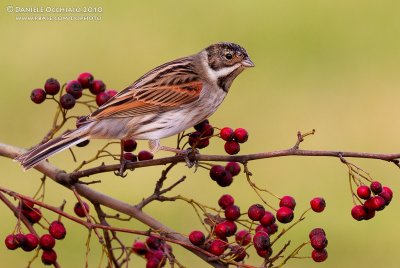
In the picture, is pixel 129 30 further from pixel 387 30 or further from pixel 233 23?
pixel 387 30

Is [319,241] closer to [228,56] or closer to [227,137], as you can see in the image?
[227,137]

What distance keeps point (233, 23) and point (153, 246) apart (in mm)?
11162

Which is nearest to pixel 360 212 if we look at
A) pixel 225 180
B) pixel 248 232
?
pixel 248 232

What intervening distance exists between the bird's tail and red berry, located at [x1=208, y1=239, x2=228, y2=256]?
2.78 ft

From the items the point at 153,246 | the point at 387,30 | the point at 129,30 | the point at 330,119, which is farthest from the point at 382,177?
the point at 153,246

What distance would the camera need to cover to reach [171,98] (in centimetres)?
551

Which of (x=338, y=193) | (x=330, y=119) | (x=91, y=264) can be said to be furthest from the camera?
(x=330, y=119)

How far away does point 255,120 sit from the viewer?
38.7ft

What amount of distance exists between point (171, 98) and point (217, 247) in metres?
1.95

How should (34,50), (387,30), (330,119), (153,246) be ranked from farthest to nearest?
(387,30) → (34,50) → (330,119) → (153,246)

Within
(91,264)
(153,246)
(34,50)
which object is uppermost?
(34,50)

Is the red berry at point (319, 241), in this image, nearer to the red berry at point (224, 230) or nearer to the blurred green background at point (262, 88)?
the red berry at point (224, 230)

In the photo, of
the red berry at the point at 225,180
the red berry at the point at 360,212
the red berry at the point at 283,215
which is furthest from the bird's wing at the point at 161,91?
the red berry at the point at 360,212

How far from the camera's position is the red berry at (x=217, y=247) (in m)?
3.66
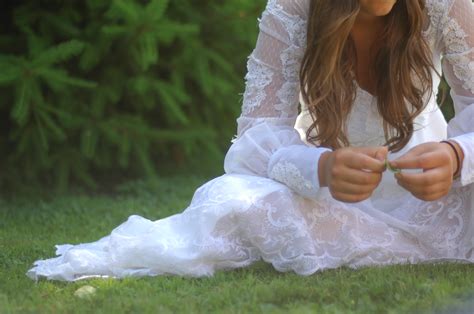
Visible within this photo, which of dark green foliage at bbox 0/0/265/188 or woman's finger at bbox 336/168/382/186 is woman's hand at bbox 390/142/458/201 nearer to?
woman's finger at bbox 336/168/382/186

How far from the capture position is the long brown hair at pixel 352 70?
2.34 m

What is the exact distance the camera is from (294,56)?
2469 millimetres

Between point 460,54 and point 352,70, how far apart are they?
0.89 ft

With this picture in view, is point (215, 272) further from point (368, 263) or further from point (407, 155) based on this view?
point (407, 155)

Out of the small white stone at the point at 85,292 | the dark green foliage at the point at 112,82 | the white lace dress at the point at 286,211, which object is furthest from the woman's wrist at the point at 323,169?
the dark green foliage at the point at 112,82

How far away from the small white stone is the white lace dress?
0.52 feet

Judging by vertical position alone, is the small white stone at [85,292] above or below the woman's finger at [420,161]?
below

------------------------

◆ What is required ◆
Express the items from the line containing "With this picture" through the last item, both ends included, as a two-column CSV headed item_text and answer. Give one row per item, put each value in a single quoted field, and replace any line breaks with spaces.

◆ In response ◆
item_text,answer
"With this picture in view, is point (215, 272) further from point (368, 263) or further from point (407, 155) based on this view?","point (407, 155)"
"Out of the small white stone at the point at 85,292 | the dark green foliage at the point at 112,82 | the white lace dress at the point at 286,211, which object is furthest from the woman's wrist at the point at 323,169?","the dark green foliage at the point at 112,82"
"How far away from the small white stone is the white lace dress?","0.52 feet"
"Judging by vertical position alone, is the small white stone at [85,292] above or below the woman's finger at [420,161]?","below"